* [MATERIAL SHOWN]:
==========

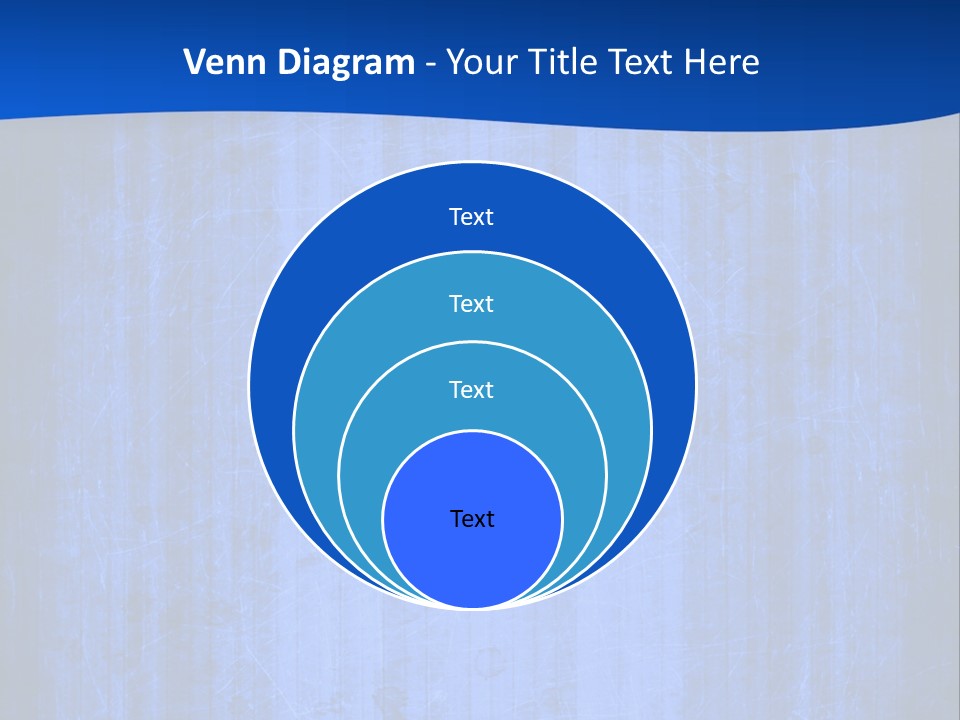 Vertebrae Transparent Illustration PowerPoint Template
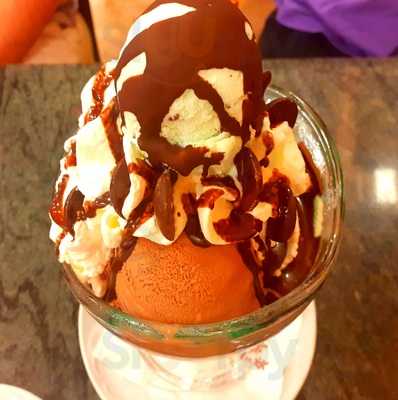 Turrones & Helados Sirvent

==========

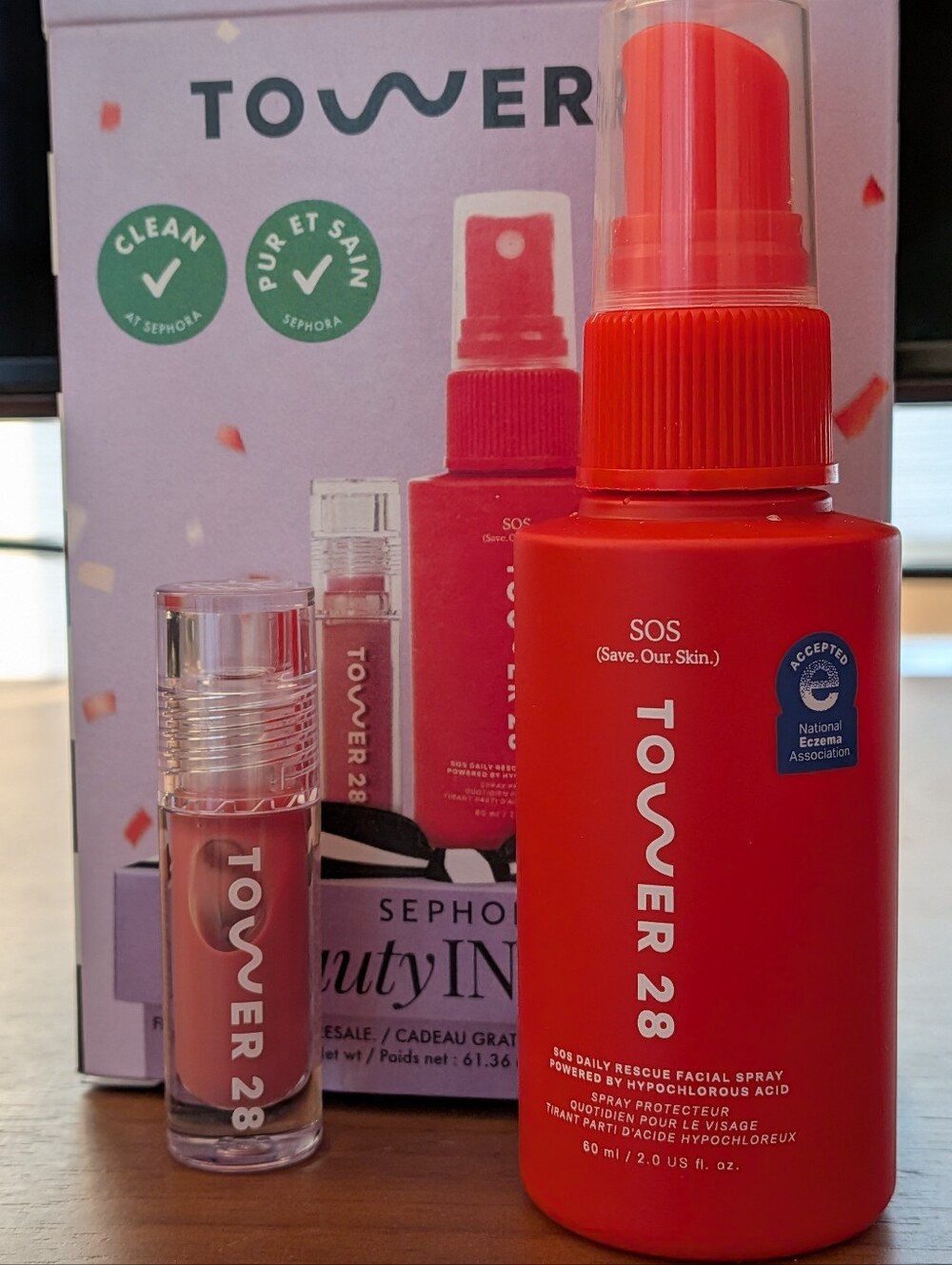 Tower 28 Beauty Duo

==========

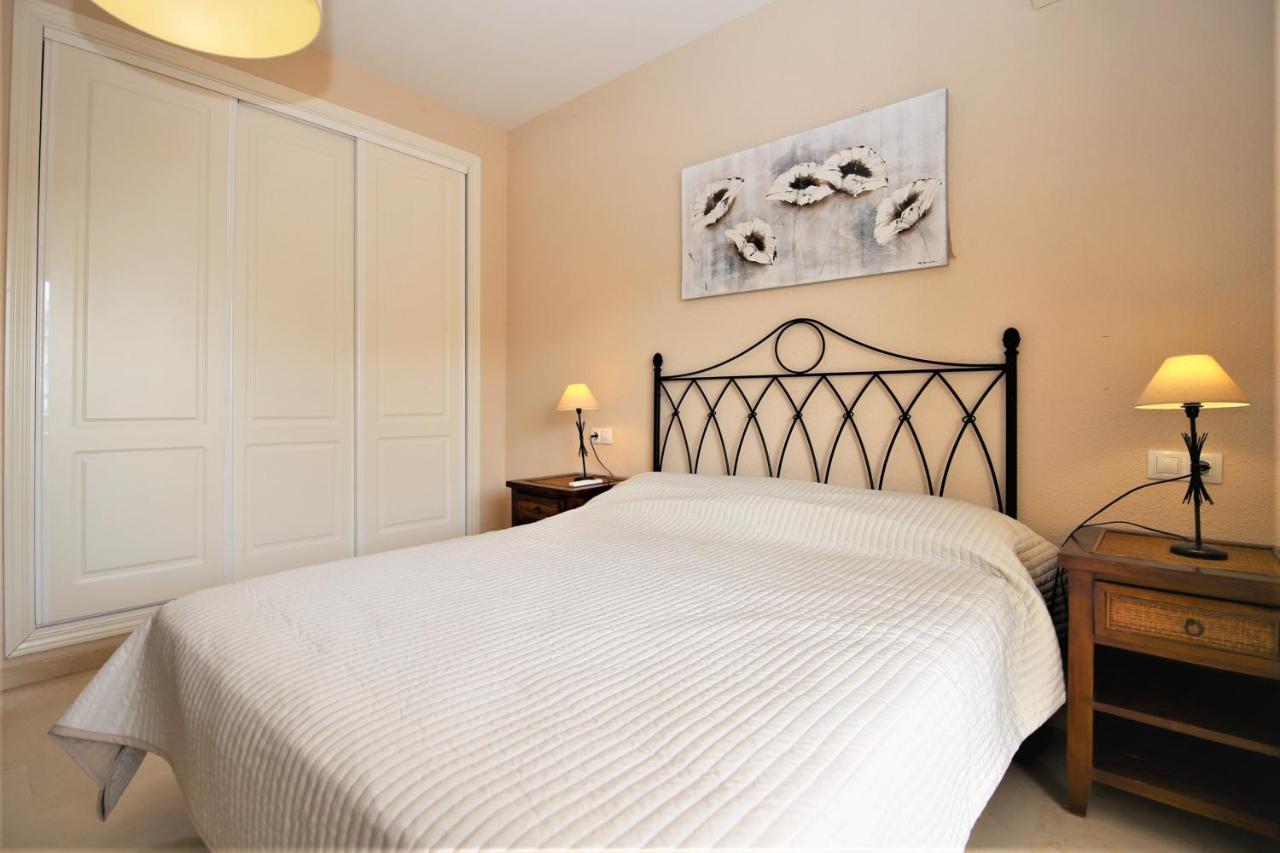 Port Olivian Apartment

==========

* [DESCRIPTION OF THE TASK]:
Between and including the line above that contains "Vertebrae Transparent Illustration" and the line that contains "Turrones & Helados Sirvent", restate every line word for word. Pictures stay out.

* [EXERCISE RESPONSE]:
 Vertebrae Transparent Illustration PowerPoint Template
 Turrones & Helados Sirvent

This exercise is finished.